▶ TEXTO
:::

Libros del crepúsculo

Libros del crepúsculo

miércoles, 8 de noviembre de 2017

Dos revoluciones o ninguna




Hubo razones para suponer que Vladimir Putin haría del centenario de la Revolución de 1917 una ceremonia de afianzamiento simbólico de su poder en Rusia y el mundo. Algo parecido a lo que hicieron Sadi Carnot y la Tercera República francesa, en 1889, con la Exposición Universal de París, o Porfirio Díaz con el centenario de la independencia de México, en 1910. Pero no lo hizo. En vez de una gran celebración, Putin optó por levantar un monumento a las víctimas de la represión soviética y por llamar a “pasar la página” de una historia trágica.
En varias ocasiones Putin ha reaccionado contra la pérdida de influencia mundial que experimentó Rusia tras la la caída del Muro Berlín y ha llamado a no renegar de todo el pasado soviético, especialmente, del papel de Moscú en la Segunda Guerra Mundial y la victoria sobre el nazismo. Sus simpatías estaban con los momentos de mayor reconocimiento internacional del estalinismo y no con el periodo bolchevique o con el de la decadencia de Moscú, en tiempos de Leonid Brezhnev, donde él mismo se formó como agente del KGB.

:::

▶ MATERIAL PROPORCIONADO
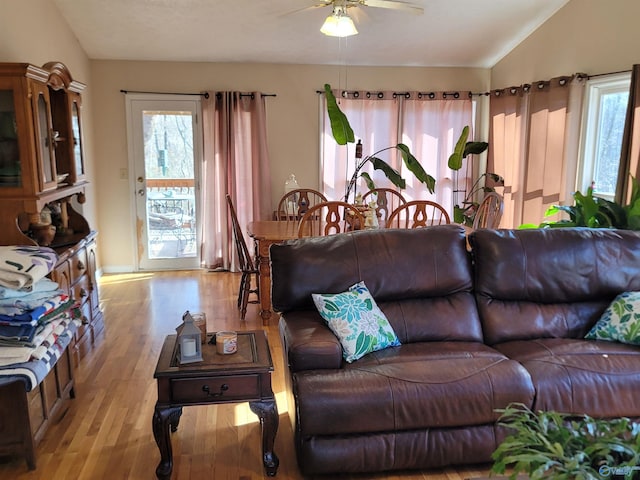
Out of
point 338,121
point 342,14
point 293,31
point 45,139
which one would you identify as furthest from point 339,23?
point 45,139

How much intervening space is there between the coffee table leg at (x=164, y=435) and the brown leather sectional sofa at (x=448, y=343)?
1.74ft

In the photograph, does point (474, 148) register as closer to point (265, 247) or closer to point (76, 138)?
point (265, 247)

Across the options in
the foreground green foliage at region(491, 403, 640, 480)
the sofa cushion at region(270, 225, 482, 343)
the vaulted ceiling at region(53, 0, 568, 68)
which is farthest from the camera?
the vaulted ceiling at region(53, 0, 568, 68)

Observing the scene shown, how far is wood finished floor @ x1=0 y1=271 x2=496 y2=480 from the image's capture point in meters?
2.42

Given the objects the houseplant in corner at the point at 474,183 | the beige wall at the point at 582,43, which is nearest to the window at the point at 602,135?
the beige wall at the point at 582,43

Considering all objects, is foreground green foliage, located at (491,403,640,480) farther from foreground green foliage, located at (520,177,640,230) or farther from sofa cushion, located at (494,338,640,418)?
foreground green foliage, located at (520,177,640,230)

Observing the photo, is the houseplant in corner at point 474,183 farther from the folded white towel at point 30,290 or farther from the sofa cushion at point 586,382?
the folded white towel at point 30,290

:::

▶ EL PROBLEMA
Sigue escribiendo el texto sobre Putin y el centenario de la Revolución de 1917 desde donde termina. El material no tiene nada que ver con el texto.

▶ RESPUESTA DEL EJERCICIO
La desideologización de la historia que propone el actual gobierno ruso es un componente de su nueva modalidad autoritaria. El Kremlin advierte que una identificación marcada con la Revolución de Febrero, por su liberalismo, o con la Revolución de Octubre, por su bolchevismo, supondría una interpretación política del pasado que puede volcarse sobre el presente. La juventud rusa podría reconocerse en Kérenski y Miliukov o en Lenin y Trotski y concluir que hace falta una revolución en el siglo XXI, que derroque la nueva versión del zarismo.
Frente a la calculada neutralidad del Kremlin, la historiografía occidental y la propia opinión pública rusa, se dividen y polarizan en torno al legado de las dos revoluciones de 1917. La vieja escuela de la derecha anticomunista de la Guerra Fría, aunque maltrecha, sigue aferrada a una estigmatización del proceso revolucionario, que equivocadamente identifica, en bloque, con el ascenso del comunismo. Su némesis, la historiografía neocomunista, persiste en no reconocer que las bases institucionales y jurídicas del estado totalitario soviético fueron creadas durante los primeros gobiernos de Lenin y Stalin.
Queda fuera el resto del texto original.